La surface de l’eau était encore agitée.

Les vagues à présent proches de la terre et du continent central créaient de nombreux embruns qui blanchissaient la surface bleu sombre du véritable tapis marin qui entourait le navire de Jørdiss.

L’embarcation longue et effilée flottait presque sur la surface de la mer avec grâce et simplicité. Fendant les flots de toute sa légèreté, de toute sa vitesse. Le navire était porté dans son inarrêtable course par le puissant vent du nord. La voile gonflée tirait sur le mât qui grinçait à chaque coup de boutoir et le bateau, presque vivant, parlait à son équipage face à chacun des assauts du vent ou de la mer en un florilège de longues notes.

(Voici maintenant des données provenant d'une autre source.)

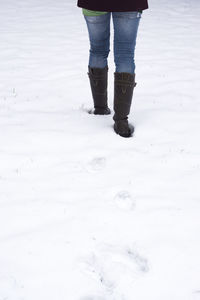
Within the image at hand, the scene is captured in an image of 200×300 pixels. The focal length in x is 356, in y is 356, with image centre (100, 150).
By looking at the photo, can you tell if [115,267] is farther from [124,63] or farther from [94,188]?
[124,63]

Accoudé contre le bord du Skeid, Jørdiss laissait traîner son regard sur le spectacle que lui offraient la mer et ses nombreuses vagues. Elle était assise contre la paroi du bateau, le corps endolori par les jours de voyages en mer. Mais elle était en soi apaisée, car la traversée touchait à son terme et l’édifice qui se présenta à elle ne pouvait que le confirmer.

Relevant son regard, la narlhind put voir une statut dépassée des flots. C’était une représentation en vieille pierre de taille d’un très vieux guerrier arborant une armure comme Jørdiss n’en avait vu de toute sa jeune et courte vie.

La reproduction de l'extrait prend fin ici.